The object of art is not to reproduce reality, but to create a reality of the same intensity.
Alberto Giacometti
I graduated from art college in 2008 having specialised in drawing and painting. It had been a challenging experience and I stumbled into the real world with a sense that I had been existing in a bubble for five years. I was determined to become an artist, to retain my creative integrity and to develop and further the skills I had gained at college. My degree show was packed full of birds and animals, but at this point my inspiration was taken from drawings of the old Victorian cabinets of the Chambers Street museum in Edinburgh.
Only after graduating from college did I begin to seriously pursue printmaking, initially in the form of screen printing. Printmaking is an addictive skill – like all process-based methods it takes time to gain an understanding of the possibilities before being able to tailor it to your own aesthetic requirements. There is something wonderful about watching an image build up in layers and come to life. Once you have found your own language within each process the possibilities are endless.
I first began drawing birds and animals from life in 2009 prompted by a suggestion that I look at the animals around my childhood home in Cumbria. I found the challenge of capturing character, form and context invigorating. It was a new set of problems for me – first of all trying to make successful drawings from a subject that was moving all the time and then learning to translate these drawings into meaningful pieces of work that captured something of my experienced moment with these dynamic creatures.
Because the birds that I depict are all drawn directly from life, recreating these moments in my work serves to enrich and clarify these encounters in my mind. To then be able to share this with others is a real privilege.

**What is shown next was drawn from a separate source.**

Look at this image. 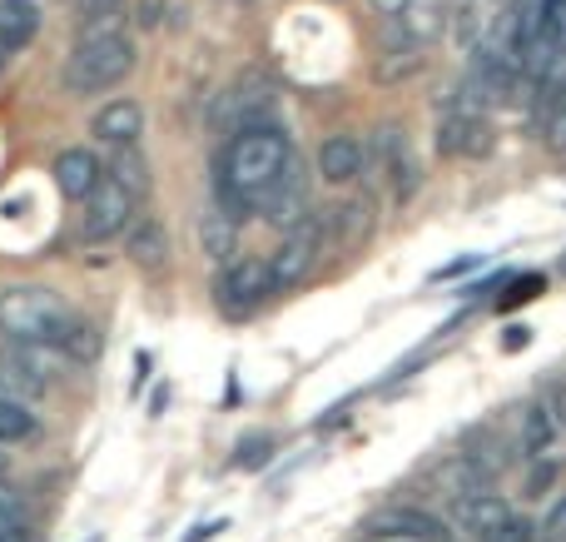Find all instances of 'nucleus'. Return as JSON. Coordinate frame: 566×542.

My drive to depict birds has renewed a passion and interest for the natural world. With each drawing trip, I see and learn more about the creatures that inhabit our world. Drawing is an ideal way to stop and consider a world which is often overlooked, as Kathleen Jamie describes so well – ‘Between the laundry and the fetching kids from school, that’s how birds enter my life. I listen. During a lull in the traffic: oyster-catchers; in the school-playground, sparrows.’
Through my work I seek to celebrate the everyday and in return the everyday always surprises and delights me.
In early 2012 I was very pleased to discover that there was a Seabird Drawing Course which took place in June each year about ten miles away from Edinburgh, where I live and work. For the last two years I have been lucky enough to join the course; the highlight was undoubtedly time spent on the Bass Rock surrounded by the huge, noisy gannet colony breeding on this iconic volcanic island.
Nothing can prepare you for the sensory experience of the Bass Rock – the noise, the smell and the constant movement is exhilarating. For an artist interested in birds it is an absolute dream! The feeling of being an observer on the edge of the secret world of birds is intense and I am very lucky to have had the opportunity to spend time drawing there.
So, to return to the original question of why I depict birds in my work, you might say that finding inspiration in birds has opened up a whole new world to me. I no longer walk at speed through my home city of Edinburgh – I regularly stop to watch a pied wagtail flying overhead or a thrush sitting at the top of a tree singing into the dusk, or one of the many other creatures who I share the world with, many of which I would have previously walked by without noticing. Nature writer Richard Mabey says – ‘it is nature’s fight back which is such an inspiration, her dogged and inventive survival in the face of all we deal out’, and that is exactly why I continue to draw my inspiration from the natural world and why I am driven to celebrate the diversity of the natural world. I hope that an enjoyment of my work might lead people to look again at the world around them and seek out the constantly evolving and surprising aspects of it.